┌─ Information

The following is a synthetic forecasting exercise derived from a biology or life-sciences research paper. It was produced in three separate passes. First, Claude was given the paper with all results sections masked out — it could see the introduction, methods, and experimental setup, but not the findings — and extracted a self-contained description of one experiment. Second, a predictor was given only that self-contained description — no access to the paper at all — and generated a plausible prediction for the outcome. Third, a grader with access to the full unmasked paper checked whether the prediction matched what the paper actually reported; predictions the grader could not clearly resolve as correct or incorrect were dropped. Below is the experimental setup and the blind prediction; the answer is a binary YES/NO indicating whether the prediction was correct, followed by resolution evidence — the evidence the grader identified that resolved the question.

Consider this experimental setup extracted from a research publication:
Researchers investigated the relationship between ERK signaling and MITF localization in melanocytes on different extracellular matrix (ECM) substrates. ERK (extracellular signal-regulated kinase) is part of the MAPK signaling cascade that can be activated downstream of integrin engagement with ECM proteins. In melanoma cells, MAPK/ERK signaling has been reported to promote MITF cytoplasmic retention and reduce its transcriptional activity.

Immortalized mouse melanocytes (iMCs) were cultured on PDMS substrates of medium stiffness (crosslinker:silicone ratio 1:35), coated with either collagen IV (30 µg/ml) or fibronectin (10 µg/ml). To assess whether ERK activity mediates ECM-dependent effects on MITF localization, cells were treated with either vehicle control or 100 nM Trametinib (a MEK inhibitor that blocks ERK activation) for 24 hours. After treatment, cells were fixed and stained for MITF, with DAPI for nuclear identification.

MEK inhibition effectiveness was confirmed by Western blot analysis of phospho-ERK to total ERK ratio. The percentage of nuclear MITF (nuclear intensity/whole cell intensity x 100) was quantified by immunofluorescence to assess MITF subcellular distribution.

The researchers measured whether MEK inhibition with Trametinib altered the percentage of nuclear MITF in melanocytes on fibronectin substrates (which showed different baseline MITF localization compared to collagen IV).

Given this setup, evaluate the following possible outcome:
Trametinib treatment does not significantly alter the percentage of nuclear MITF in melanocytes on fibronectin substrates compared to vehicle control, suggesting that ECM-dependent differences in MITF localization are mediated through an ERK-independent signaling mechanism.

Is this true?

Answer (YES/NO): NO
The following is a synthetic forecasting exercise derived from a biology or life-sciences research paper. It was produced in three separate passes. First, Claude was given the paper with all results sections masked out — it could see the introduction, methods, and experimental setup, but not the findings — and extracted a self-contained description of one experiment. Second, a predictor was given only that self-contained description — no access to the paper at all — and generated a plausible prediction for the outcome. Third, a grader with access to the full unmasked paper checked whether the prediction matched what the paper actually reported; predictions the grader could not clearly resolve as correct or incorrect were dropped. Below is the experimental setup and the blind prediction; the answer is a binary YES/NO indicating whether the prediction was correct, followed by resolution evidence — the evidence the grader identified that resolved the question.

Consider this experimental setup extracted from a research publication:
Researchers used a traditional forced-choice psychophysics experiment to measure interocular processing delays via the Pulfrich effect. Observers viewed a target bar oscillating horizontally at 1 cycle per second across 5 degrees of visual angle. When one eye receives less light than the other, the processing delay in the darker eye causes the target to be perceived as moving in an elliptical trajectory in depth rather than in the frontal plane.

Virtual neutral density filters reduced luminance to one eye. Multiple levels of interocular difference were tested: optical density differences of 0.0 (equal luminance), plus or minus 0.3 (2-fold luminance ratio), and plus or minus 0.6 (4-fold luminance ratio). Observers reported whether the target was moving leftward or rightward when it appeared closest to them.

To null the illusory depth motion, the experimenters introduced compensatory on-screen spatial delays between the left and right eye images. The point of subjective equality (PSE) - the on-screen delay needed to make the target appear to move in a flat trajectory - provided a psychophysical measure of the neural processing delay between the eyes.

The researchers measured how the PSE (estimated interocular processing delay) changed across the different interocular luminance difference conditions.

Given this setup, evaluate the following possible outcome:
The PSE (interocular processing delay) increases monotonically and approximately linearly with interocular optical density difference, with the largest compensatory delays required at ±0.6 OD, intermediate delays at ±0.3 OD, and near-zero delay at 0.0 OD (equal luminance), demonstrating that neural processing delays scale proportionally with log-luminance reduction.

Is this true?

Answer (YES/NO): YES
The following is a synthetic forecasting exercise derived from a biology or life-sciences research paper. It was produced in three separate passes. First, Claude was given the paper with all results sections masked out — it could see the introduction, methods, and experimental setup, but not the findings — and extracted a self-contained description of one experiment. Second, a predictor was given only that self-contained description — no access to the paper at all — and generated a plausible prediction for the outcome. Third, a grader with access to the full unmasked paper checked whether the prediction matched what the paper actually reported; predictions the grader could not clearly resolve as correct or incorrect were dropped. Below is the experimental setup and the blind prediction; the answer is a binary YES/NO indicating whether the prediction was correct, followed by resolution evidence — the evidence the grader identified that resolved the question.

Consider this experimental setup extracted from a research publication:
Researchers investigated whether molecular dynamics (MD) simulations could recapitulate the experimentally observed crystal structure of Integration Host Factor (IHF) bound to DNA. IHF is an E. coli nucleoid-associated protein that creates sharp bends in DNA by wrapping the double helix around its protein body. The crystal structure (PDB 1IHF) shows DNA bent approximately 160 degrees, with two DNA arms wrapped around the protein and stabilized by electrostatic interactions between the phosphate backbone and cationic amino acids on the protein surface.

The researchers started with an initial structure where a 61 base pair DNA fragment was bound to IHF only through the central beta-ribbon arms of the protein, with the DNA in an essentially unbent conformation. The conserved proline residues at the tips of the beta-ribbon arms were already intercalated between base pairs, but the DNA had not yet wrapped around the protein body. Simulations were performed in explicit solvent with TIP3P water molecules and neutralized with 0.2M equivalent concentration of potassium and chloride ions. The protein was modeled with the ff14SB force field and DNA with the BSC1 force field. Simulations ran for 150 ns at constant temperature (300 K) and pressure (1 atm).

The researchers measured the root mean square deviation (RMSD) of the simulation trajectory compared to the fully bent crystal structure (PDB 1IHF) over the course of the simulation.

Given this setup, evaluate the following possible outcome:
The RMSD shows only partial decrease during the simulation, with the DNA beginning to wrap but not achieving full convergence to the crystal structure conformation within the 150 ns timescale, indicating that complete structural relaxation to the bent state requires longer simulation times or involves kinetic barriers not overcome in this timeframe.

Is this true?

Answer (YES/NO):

└─

### Assignment
Top to bottom, transcribe every line above exactly.

### Answer space
The following is a synthetic forecasting exercise derived from a biology or life-sciences research paper. It was produced in three separate passes. First, Claude was given the paper with all results sections masked out — it could see the introduction, methods, and experimental setup, but not the findings — and extracted a self-contained description of one experiment. Second, a predictor was given only that self-contained description — no access to the paper at all — and generated a plausible prediction for the outcome. Third, a grader with access to the full unmasked paper checked whether the prediction matched what the paper actually reported; predictions the grader could not clearly resolve as correct or incorrect were dropped. Below is the experimental setup and the blind prediction; the answer is a binary YES/NO indicating whether the prediction was correct, followed by resolution evidence — the evidence the grader identified that resolved the question.

Consider this experimental setup extracted from a research publication:
Researchers investigated the relationship between ERK signaling and MITF localization in melanocytes on different extracellular matrix (ECM) substrates. ERK (extracellular signal-regulated kinase) is part of the MAPK signaling cascade that can be activated downstream of integrin engagement with ECM proteins. In melanoma cells, MAPK/ERK signaling has been reported to promote MITF cytoplasmic retention and reduce its transcriptional activity.

Immortalized mouse melanocytes (iMCs) were cultured on PDMS substrates of medium stiffness (crosslinker:silicone ratio 1:35), coated with either collagen IV (30 µg/ml) or fibronectin (10 µg/ml). To assess whether ERK activity mediates ECM-dependent effects on MITF localization, cells were treated with either vehicle control or 100 nM Trametinib (a MEK inhibitor that blocks ERK activation) for 24 hours. After treatment, cells were fixed and stained for MITF, with DAPI for nuclear identification.

MEK inhibition effectiveness was confirmed by Western blot analysis of phospho-ERK to total ERK ratio. The percentage of nuclear MITF (nuclear intensity/whole cell intensity x 100) was quantified by immunofluorescence to assess MITF subcellular distribution.

The researchers measured whether MEK inhibition with Trametinib altered the percentage of nuclear MITF in melanocytes on fibronectin substrates (which showed different baseline MITF localization compared to collagen IV).

Given this setup, evaluate the following possible outcome:
Trametinib treatment does not significantly alter the percentage of nuclear MITF in melanocytes on fibronectin substrates compared to vehicle control, suggesting that ECM-dependent differences in MITF localization are mediated through an ERK-independent signaling mechanism.

Is this true?

Answer (YES/NO): NO
The following is a synthetic forecasting exercise derived from a biology or life-sciences research paper. It was produced in three separate passes. First, Claude was given the paper with all results sections masked out — it could see the introduction, methods, and experimental setup, but not the findings — and extracted a self-contained description of one experiment. Second, a predictor was given only that self-contained description — no access to the paper at all — and generated a plausible prediction for the outcome. Third, a grader with access to the full unmasked paper checked whether the prediction matched what the paper actually reported; predictions the grader could not clearly resolve as correct or incorrect were dropped. Below is the experimental setup and the blind prediction; the answer is a binary YES/NO indicating whether the prediction was correct, followed by resolution evidence — the evidence the grader identified that resolved the question.

Consider this experimental setup extracted from a research publication:
Researchers used a traditional forced-choice psychophysics experiment to measure interocular processing delays via the Pulfrich effect. Observers viewed a target bar oscillating horizontally at 1 cycle per second across 5 degrees of visual angle. When one eye receives less light than the other, the processing delay in the darker eye causes the target to be perceived as moving in an elliptical trajectory in depth rather than in the frontal plane.

Virtual neutral density filters reduced luminance to one eye. Multiple levels of interocular difference were tested: optical density differences of 0.0 (equal luminance), plus or minus 0.3 (2-fold luminance ratio), and plus or minus 0.6 (4-fold luminance ratio). Observers reported whether the target was moving leftward or rightward when it appeared closest to them.

To null the illusory depth motion, the experimenters introduced compensatory on-screen spatial delays between the left and right eye images. The point of subjective equality (PSE) - the on-screen delay needed to make the target appear to move in a flat trajectory - provided a psychophysical measure of the neural processing delay between the eyes.

The researchers measured how the PSE (estimated interocular processing delay) changed across the different interocular luminance difference conditions.

Given this setup, evaluate the following possible outcome:
The PSE (interocular processing delay) increases monotonically and approximately linearly with interocular optical density difference, with the largest compensatory delays required at ±0.6 OD, intermediate delays at ±0.3 OD, and near-zero delay at 0.0 OD (equal luminance), demonstrating that neural processing delays scale proportionally with log-luminance reduction.

Is this true?

Answer (YES/NO): YES
The following is a synthetic forecasting exercise derived from a biology or life-sciences research paper. It was produced in three separate passes. First, Claude was given the paper with all results sections masked out — it could see the introduction, methods, and experimental setup, but not the findings — and extracted a self-contained description of one experiment. Second, a predictor was given only that self-contained description — no access to the paper at all — and generated a plausible prediction for the outcome. Third, a grader with access to the full unmasked paper checked whether the prediction matched what the paper actually reported; predictions the grader could not clearly resolve as correct or incorrect were dropped. Below is the experimental setup and the blind prediction; the answer is a binary YES/NO indicating whether the prediction was correct, followed by resolution evidence — the evidence the grader identified that resolved the question.

Consider this experimental setup extracted from a research publication:
Researchers investigated whether molecular dynamics (MD) simulations could recapitulate the experimentally observed crystal structure of Integration Host Factor (IHF) bound to DNA. IHF is an E. coli nucleoid-associated protein that creates sharp bends in DNA by wrapping the double helix around its protein body. The crystal structure (PDB 1IHF) shows DNA bent approximately 160 degrees, with two DNA arms wrapped around the protein and stabilized by electrostatic interactions between the phosphate backbone and cationic amino acids on the protein surface.

The researchers started with an initial structure where a 61 base pair DNA fragment was bound to IHF only through the central beta-ribbon arms of the protein, with the DNA in an essentially unbent conformation. The conserved proline residues at the tips of the beta-ribbon arms were already intercalated between base pairs, but the DNA had not yet wrapped around the protein body. Simulations were performed in explicit solvent with TIP3P water molecules and neutralized with 0.2M equivalent concentration of potassium and chloride ions. The protein was modeled with the ff14SB force field and DNA with the BSC1 force field. Simulations ran for 150 ns at constant temperature (300 K) and pressure (1 atm).

The researchers measured the root mean square deviation (RMSD) of the simulation trajectory compared to the fully bent crystal structure (PDB 1IHF) over the course of the simulation.

Given this setup, evaluate the following possible outcome:
The RMSD shows only partial decrease during the simulation, with the DNA beginning to wrap but not achieving full convergence to the crystal structure conformation within the 150 ns timescale, indicating that complete structural relaxation to the bent state requires longer simulation times or involves kinetic barriers not overcome in this timeframe.

Is this true?

Answer (YES/NO):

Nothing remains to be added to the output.